◆ RECORDS FOR PROCESSING

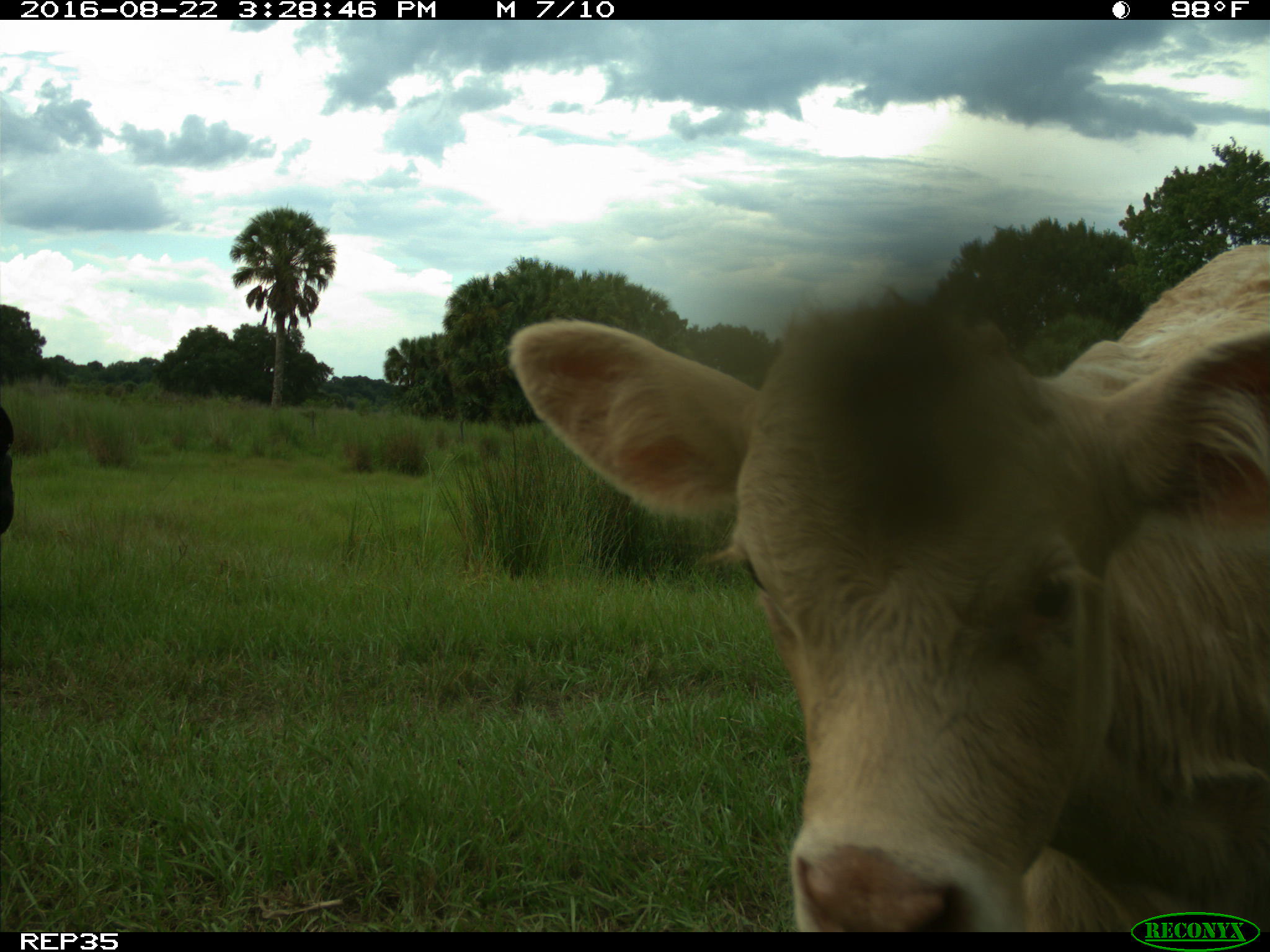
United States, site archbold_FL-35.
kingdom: Animalia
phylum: Chordata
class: Mammalia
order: Artiodactyla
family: Bovidae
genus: Bos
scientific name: Bos taurus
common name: domestic cow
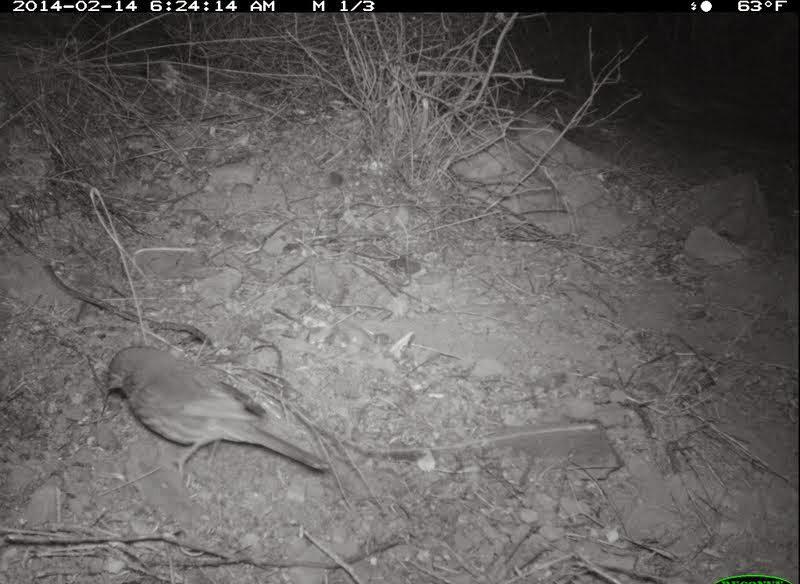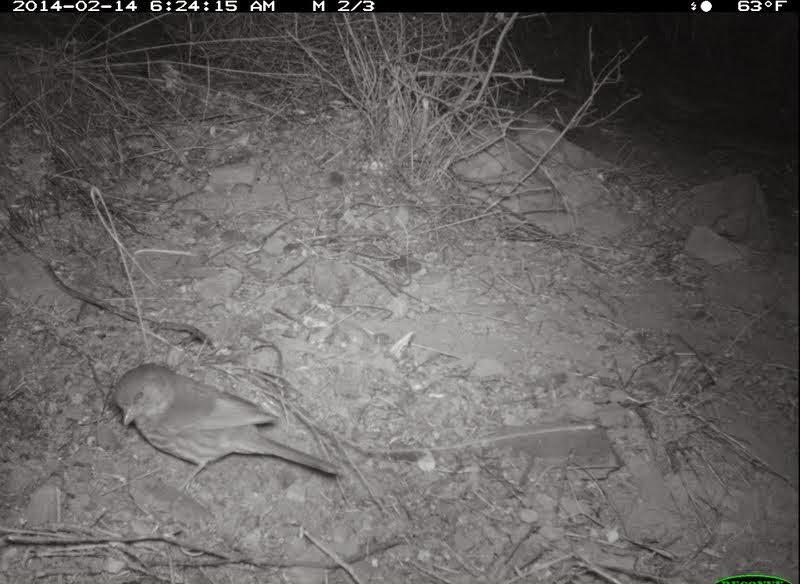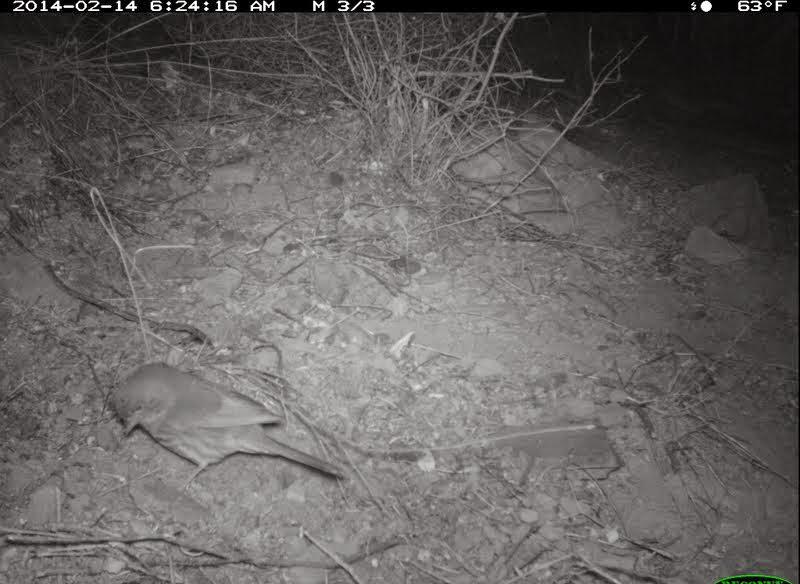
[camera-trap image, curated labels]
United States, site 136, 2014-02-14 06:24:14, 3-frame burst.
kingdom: Animalia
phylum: Chordata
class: Aves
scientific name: Aves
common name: bird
Bird (Aves).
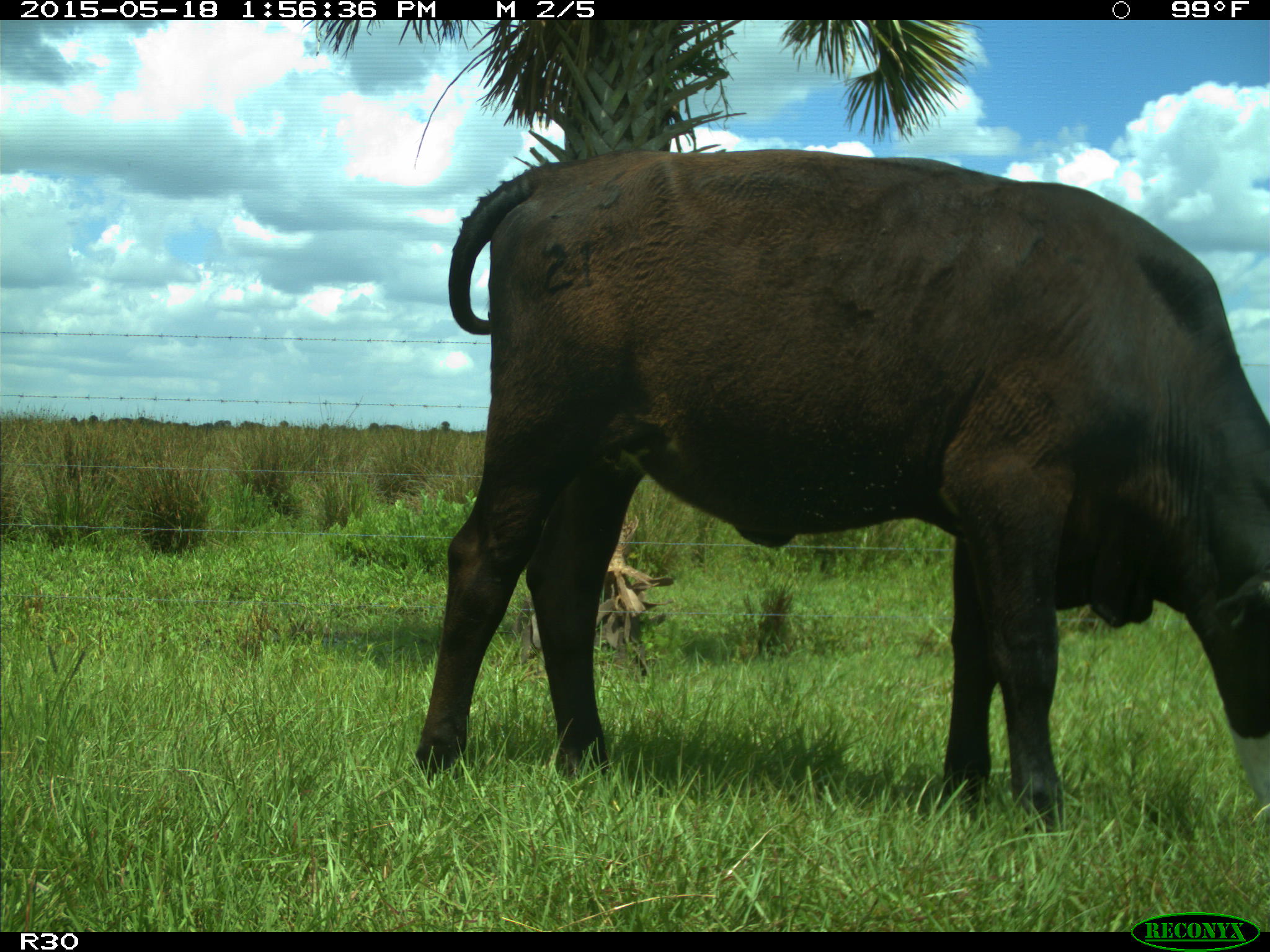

◆ EXERCISE GOAL
The last line of the entries marks the end, and the line with "United States, site 136, 2014-02-14" marks the start. Output exactly those two lines and every line between them, nothing else, with the pictures left out.

◆ OUTPUT OF THE EXERCISE
United States, site 136, 2014-02-14 06:24:14, 3-frame burst.
kingdom: Animalia
phylum: Chordata
class: Aves
scientific name: Aves
common name: bird
Bird (Aves).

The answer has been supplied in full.